Given task:
Which lines in the rows below contain the word "sconce"? Pick out each one and copy it.

Data:
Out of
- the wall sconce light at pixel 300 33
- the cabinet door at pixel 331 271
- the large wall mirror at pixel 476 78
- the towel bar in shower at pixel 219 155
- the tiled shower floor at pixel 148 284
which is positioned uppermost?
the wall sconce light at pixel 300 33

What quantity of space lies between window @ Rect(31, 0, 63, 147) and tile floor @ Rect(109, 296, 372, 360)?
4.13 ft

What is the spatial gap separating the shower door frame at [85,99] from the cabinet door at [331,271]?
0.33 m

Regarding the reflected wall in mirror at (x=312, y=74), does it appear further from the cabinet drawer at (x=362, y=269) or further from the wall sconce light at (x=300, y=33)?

* * *

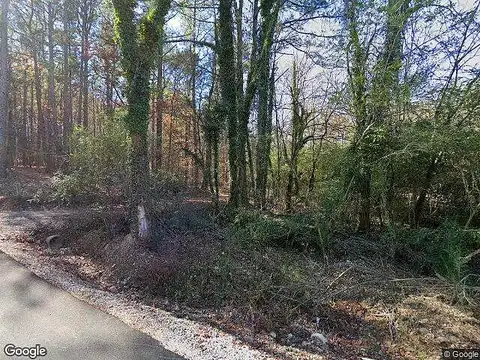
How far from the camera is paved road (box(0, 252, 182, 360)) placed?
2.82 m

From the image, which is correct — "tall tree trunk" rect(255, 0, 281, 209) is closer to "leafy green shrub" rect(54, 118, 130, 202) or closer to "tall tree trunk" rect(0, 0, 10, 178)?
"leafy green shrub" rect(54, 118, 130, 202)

Exercise output:
- the wall sconce light at pixel 300 33
the wall sconce light at pixel 300 33
Regarding the reflected wall in mirror at (x=312, y=74), does it appear further from the cabinet drawer at (x=362, y=269) or further from the wall sconce light at (x=300, y=33)?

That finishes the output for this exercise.